Therefore, the space-time prediction problem in the chemical production process can be regarded as taking a characteristic matrix X and an adjacent matrix A which are formed by multi-dimensional time sequence data of a historical period as input space-time diagram data by learning a mapping functionThe state of the production process for a period of time T in the future is calculated, and the formula is as follows:
where h is the time length of the historical timing and p is the time length of the predicted future timing.
Because the different data dimensions and data ranges of the sensor are different, the invention needs to perform feature scaling on the multi-dimensional time sequence data, and various features are in a unified order, so that the model cannot deviate to a certain feature, and the use result is more ideal. And simultaneously, the speed of converging the model to the optimal solution is increased. The invention scales the value of the characteristic into a state with the mean value of 0 and the variance of 1, and the formula is as follows:
wherein,is the average value of the ith characteristic data of the multidimensional time series data, sigma (X) i ) Is the variance.
Step 2: constructing a static space-time diagram;
mutual information (Mutual Information, MI) method. Mutual information is a measure of the interdependence between two random variables, which, interpreted from a probabilistic point of view, represents the degree of similarity of two random variables X, Y, the product p (X) p (Y) of the joint distribution p (X, Y) and the edge distribution. In the case of continuous random variables, the mutual information is defined as follows:
where p (X, Y) is the joint probability density function of X and Y, and p (X) and p (Y) are the edge profile density functions of X and Y, respectively. Mutual information can in turn be equivalently expressed as:
I(X;Y)=H(X,Y)-H(X|Y)-H(Y|X)
where H (X) and H (Y) are edge entropy, H (X|Y) and H (Y|X) are conditional entropy, and H (X, Y) is joint entropy of X and Y. Entropy is a measure of the stability of a system, and for continuous variables, its specific formula is as follows:
the mutual information has the advantage of being suitable for calculating not only between discrete variables but also between continuous variables. Meanwhile, the method is applicable to calculation of nonlinear relation variables or linear relation variables.

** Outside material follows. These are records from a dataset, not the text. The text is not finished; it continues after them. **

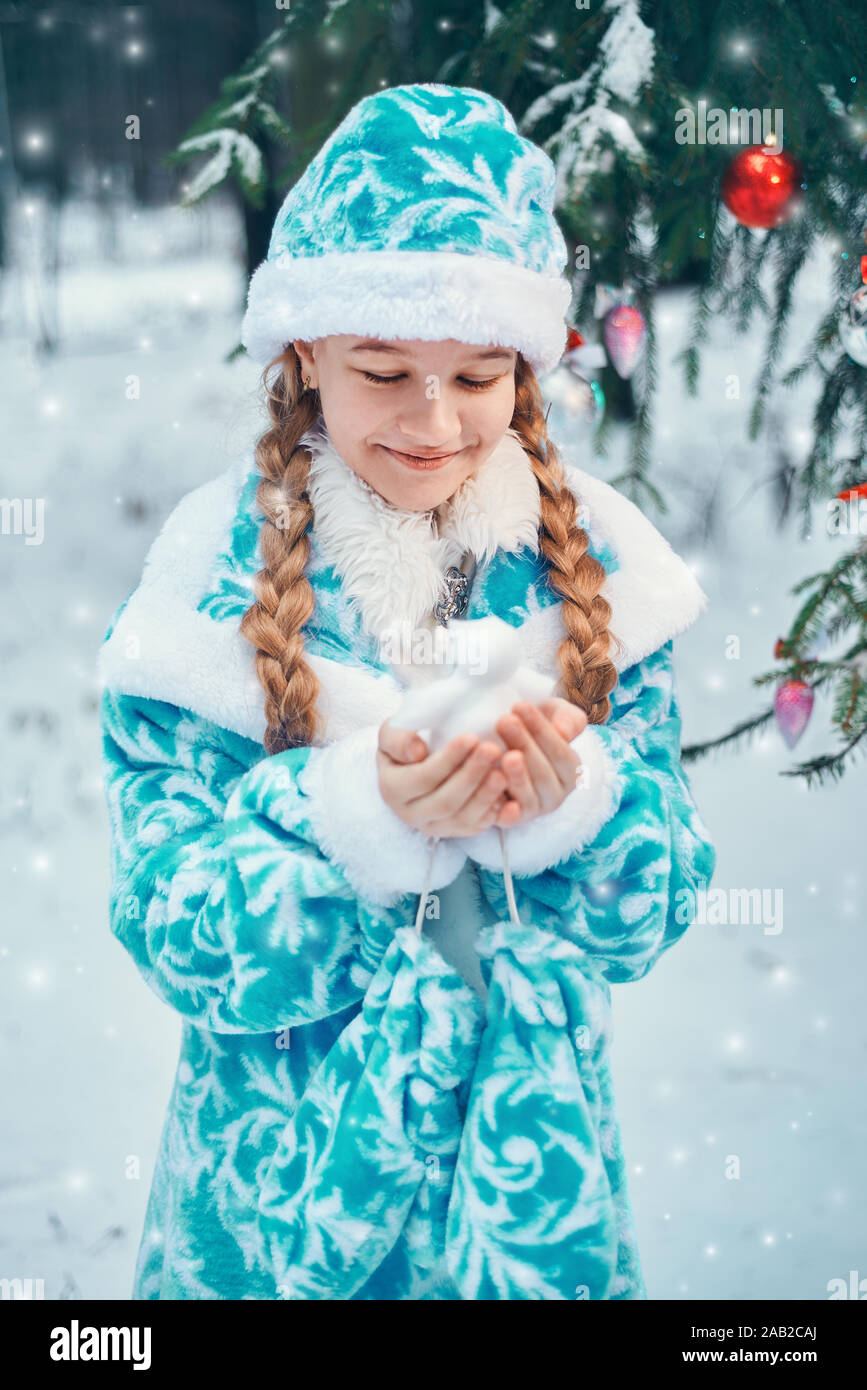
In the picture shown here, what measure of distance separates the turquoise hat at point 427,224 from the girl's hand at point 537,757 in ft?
1.29

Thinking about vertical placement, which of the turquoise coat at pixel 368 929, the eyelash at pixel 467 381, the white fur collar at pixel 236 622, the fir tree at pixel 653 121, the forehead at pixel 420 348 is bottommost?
the turquoise coat at pixel 368 929

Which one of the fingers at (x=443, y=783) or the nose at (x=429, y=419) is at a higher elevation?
the nose at (x=429, y=419)

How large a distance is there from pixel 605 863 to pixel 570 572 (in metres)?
0.35

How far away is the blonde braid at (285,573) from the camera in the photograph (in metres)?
1.16

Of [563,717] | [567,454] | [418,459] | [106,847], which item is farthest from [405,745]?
[106,847]

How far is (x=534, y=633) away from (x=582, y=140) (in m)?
1.07

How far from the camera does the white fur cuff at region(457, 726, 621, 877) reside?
3.41 ft

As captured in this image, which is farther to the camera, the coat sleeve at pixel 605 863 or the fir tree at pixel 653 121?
the fir tree at pixel 653 121

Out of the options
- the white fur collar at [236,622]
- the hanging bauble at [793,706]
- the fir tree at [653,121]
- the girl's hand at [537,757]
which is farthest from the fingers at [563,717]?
the hanging bauble at [793,706]

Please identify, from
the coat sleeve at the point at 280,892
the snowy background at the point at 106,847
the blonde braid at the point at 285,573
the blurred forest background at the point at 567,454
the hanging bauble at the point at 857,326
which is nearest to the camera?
the coat sleeve at the point at 280,892

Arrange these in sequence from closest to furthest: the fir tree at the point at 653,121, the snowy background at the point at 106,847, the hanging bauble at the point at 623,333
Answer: the fir tree at the point at 653,121 < the hanging bauble at the point at 623,333 < the snowy background at the point at 106,847

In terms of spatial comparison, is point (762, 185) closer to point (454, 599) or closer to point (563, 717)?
point (454, 599)

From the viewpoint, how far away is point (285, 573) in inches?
47.2

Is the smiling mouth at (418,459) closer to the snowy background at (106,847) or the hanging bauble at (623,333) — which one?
the snowy background at (106,847)
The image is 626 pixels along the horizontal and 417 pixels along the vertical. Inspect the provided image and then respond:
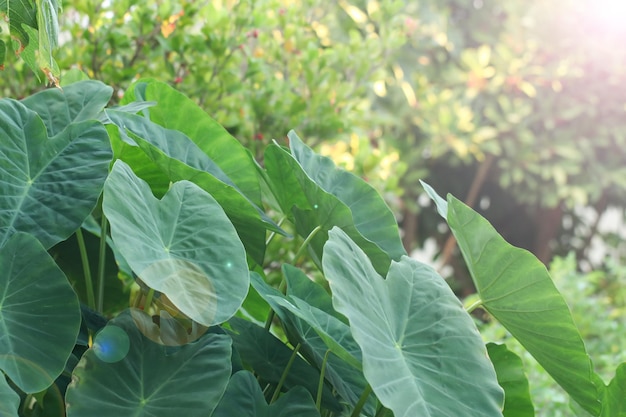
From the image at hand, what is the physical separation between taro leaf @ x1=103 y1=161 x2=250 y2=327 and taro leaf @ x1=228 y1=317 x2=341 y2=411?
0.16 meters

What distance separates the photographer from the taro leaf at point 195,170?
3.29ft

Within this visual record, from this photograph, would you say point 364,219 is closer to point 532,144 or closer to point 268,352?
point 268,352

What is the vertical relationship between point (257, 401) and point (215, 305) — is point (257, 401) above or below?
below

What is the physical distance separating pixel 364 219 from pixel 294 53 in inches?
61.2

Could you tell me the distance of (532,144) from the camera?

The mutual information is more suitable for being used as a method for analyzing and quantifying the mutual relevance among sensors in the chemical scene. For multidimensional time series dataThe characteristic matrix X is composed of T×N The mutual information value of each sensor node and all other sensor nodes (including own nodes) is calculated by using a mutual information method of continuous variables and is used as an association weight value of an adjacent matrix, and the specific formula is as follows:
a ij =I(X i ;X j ),0≤i,j≤N
wherein X is i 、X j Time series data of the ith feature and time series data of the jth feature of the feature matrix X, a ij Is the element of the ith row and jth column of the adjacency matrix, i.e. a ij E A. Since I (X; Y) =i (Y; X), a ij =a ji
All time sequence data globally construct an adjacent matrix, so that the general association rule of the sensor nodes in the whole production operation period can be summarized from the statistical angle, and a static time-space diagram is further generated. For inputting different time sequence data, the same adjacency matrix is used for carrying out space modeling on the space relevance of the multi-dimensional time sequence.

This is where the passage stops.